**Auftrag A**
Woher kommt die erzählende Person laut dem Text über Begegnungen mit Obdachlosen in Bremen?
**Auftrag B**
Nenne alle Orte in Bremen, an denen die erzählende Person laut dem ersten Absatz des Textes über Begegnungen mit Obdachlosen viele Obdachlose beobachtet.
**Auftrag C**
Schreibe den Text über Begegnungen mit Obdachlosen in Bremen im Anschluss an seinen letzten Satz weiter.

**Textauszug**

---------------

Ich hatte an einem Abend letzter Woche mehrere Begegnungen mit Obdachlosen und möchte darüber mal ein bisschen erzählen. Allgemein werde ich hier in Bremen öfter „von der Seite“ angequatscht und beobachte viele Obdachlose in der Innenstadt, am Bahnhof und im Viertel. So kommt es mir auf jeden Fall vor, denn ich bin aus einer kleinen Stadt in Schleswig-Holstein, wo es tatsächlich gar keine Leute gibt, die auf der Straße leben. Das ist wohl so ein Großtstadt-Ding.
Ich laufe sowieso gerade, tierisch naiv, mit vor Erstaunen weit geöffneten Augen durch die Stadt und versuche möglichst alles an Eindrücken nahezu aufzusaugen.

Um mal fortzufahren: An diesem einen Abend schlenderten meine neuen Unifreunde und ich quatschend und lachend durch das Viertel in Bremen.
Ein Mann in zerlumpter Kleidung sprach uns unverblühmt an und bat uns, eine seiner Zeitungen zu kaufen. Meine Freundin antwortete freundlich, sie hätte heute nachmittag schon ein Blatt bei einem anderen „Kollegen“ erworben.
Als wir anschließend zum Rewe gingen, um uns mit Getränken zu versorgen, saßen drei bis vier obdachlose Personen direkt vor den Eingangstüren des Supermarktes.
Meine Freundin gab ihren angezündeten, nicht fertig gerauchten, Zigarettenstengel an einen von den Männern. Der Mann bedankte sich nuschelnd, aber freundlich.
Ich hätte ihm irgendwie auch gerne etwas gegeben, aber bin mir manchmal unschlüssig, was man da am besten spenden sollte.

---------------

**Verfügbare Daten**
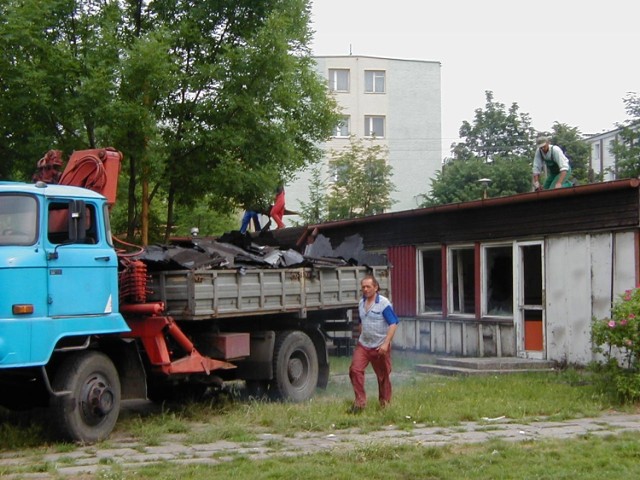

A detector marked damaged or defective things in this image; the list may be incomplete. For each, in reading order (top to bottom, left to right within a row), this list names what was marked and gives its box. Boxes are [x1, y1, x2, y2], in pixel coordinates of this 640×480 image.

rusted metal sheet [388, 246, 418, 316]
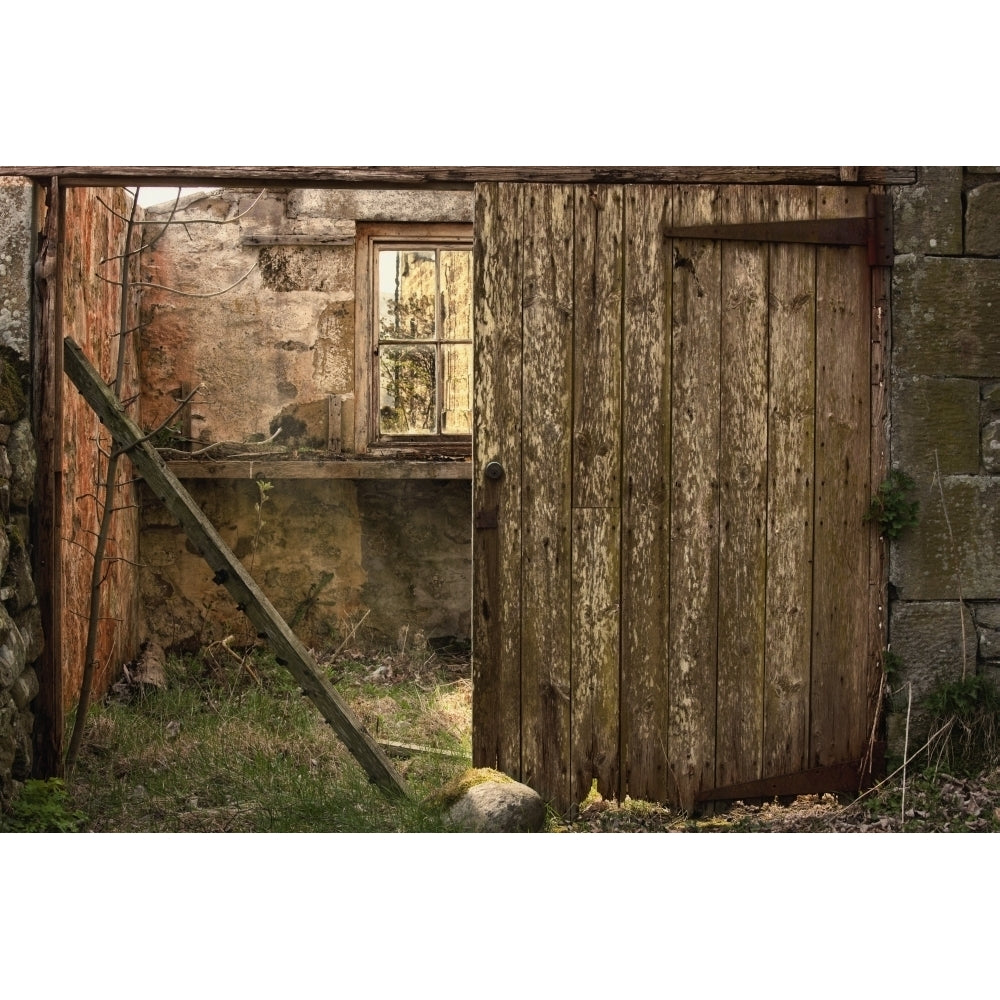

---------------

**Erwartete Antwort A**
Aus einer kleinen Stadt in Schleswig-Holstein.

**Erwartete Antwort B**
Innenstadt, Bahnhof, Viertel

**Erwartete Antwort C**
Kleingeld? Eine Zeitung kaufen? Lebensmittel?
Als wir hinausgingen, fühlte ich mich schon beinahe schlecht nichts von meinen Einkäufen abzugeben und mied den Blickkontakt mit den Bettlern.
Ich weiß natürlich, dass das bestimmt genau ihre Strategie ist und (mal ehrlich) der Wein, den wir gekauft hatten, hätte den Personen ihr Leben ja auch nicht gerade besser gemacht.
Danach tingelten wir durch ein paar Bars, spielten Tischkicker und irgendwann gegen 12 Uhr machte ich mich schon auf den Weg nach Hause.
Da ich gegen Mitternacht immer richtig Bock auf was deftiges zu Essen habe, holte ich mir für unterwegs noch ein paar Pommes aus dem Burgerhaus (das ist da richtig gut – kann ich wärmstens empfehlen!).
In der S-Bahn Richtung Hauptbahnhof merkte ich traurigerweise, dass der Appetit mal wieder größer war als der Hunger selbst. Wer kennt es nicht.
Dann schaute ich bedrückt auf das in meiner Hand liegende, noch ca. Dreiviertel volle Paket mit Pommes.
Weil ich ja jetzt ein „auf-sein-Geld-achtender“ Student bin, ärgerte ich mich über die 2,50 €, die ich verschwendet hatte. Dann kam mir eine Idee.
Bevor ich in die Bahnhofshalle ging, hatte ich an mehreren Tagen auf meinem Weg zur Uni einen bestimmten Obdachlosen beobachtet, der mit Einkaufswagen und Hund vor dem Eingang saß.
Er war immer noch da.
Ich ging zu ihm hinüber und fragte ihn vorsichtig, ob er noch Hunger hätte und bot ihm meine Pommes an. Er nahm sie dankbar entgegen und ein kleines Lächeln huschte über sein Gesicht. Seine Reaktion hinterließ ein gutes Gefühl bei mir. Als hätte ich etwas „Richtiges“ getan.
Da wusste ich: Das werd ich viel öfter machen.

Ich find es nämlich eigentlich (jetzt mal Butter bei die Fische) ziemlich „scheiße“ diese Menschen einfach zu ignorieren und mit Tunnel-Blick durch die Weltgeschichte zu laufen.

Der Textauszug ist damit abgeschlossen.